HTTPS certificate verification problem in Python 2.7.9

Over the last few days I was working through some AWS security best practices as outlined in a video presentation from AWS re:Invent 2013 called “Intrusion Detection in the Cloud (SEC402)” (video linkPDF presentation link).

One of the interesting ideas that the authors were promoting was this particular Python script (script linkJSON template for IAM policy) which would use the AWS Python SDK to obtain textual descriptions of various critical security settings that would be part of an AWS account (such as IAM users, groups and policies, S3 bucket policies, EC2 security groups and so on). These settings could all be exported and saved in a text file, the script could be scheduled to run at various intervals and alerts could be raised each time differences in the file would be detected.

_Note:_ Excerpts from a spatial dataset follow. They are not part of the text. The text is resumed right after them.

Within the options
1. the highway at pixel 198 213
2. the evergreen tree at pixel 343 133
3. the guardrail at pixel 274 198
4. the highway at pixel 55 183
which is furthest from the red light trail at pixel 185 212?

I’m currently in the middle of setting up the AWS environment for a client project so I liked the idea of having a script such as the one mentioned above which I could use to script various critical settings and monitor how they change over time. Besides … Python is not really a language that I use often (though I do plan to become more familiar with it) so I welcomed the chance to try something new – how hard could it really be? 😉

I initially proceeded to download and install the latest version of Python – 3.4.2. It didn’t take too long to realize that the script authors actually wrote it for the Python 2.x branch. I was getting all sorts of errors trying to run it under 3.4.2 – as soon as I managed to get one of them fixed, another one came up. I didn’t really care much which version of Python I’d use so since 3.4.2 was giving me enough trouble I decided to switch to the 2.x branch and installed 2.7.9.

Success … or so it seemed. The script finally started running until half-way through its execution it died with this strange looking error while trying to connect to some AWS API endpoint:

ERROR: [SSL: CERTIFICATE_VERIFY_FAILED] certificate verify failed (_ssl.c:581)

I was pretty sure that Python was not happy about some discrepancy it found in a HTTPS certificate that it received while trying to make a HTTPS call to AWS. The problem was that the HTTPS site it was reaching out to was controlled by AWS and used deep in the AWS Python SDK code – not a resource for which I could do anything about the configuration of its HTTPS certificate.

So what exactly was Python complaining about? After some research I came across this link:

https://www.python.org/dev/peps/pep-0476/

It appears that a fairly recent change was made in the 2.7.x branch in regards to the default behavior for certificate verification. I ended up using the following monkey patch to globally disable verification for all HTTPS calls made by the script:

import ssl

ssl._create_default_https_context = ssl._create_unverified_context

The script finally ran successfully to the end and I had my scripted security settings. All in all it was an interesting first adventure in the land of Python.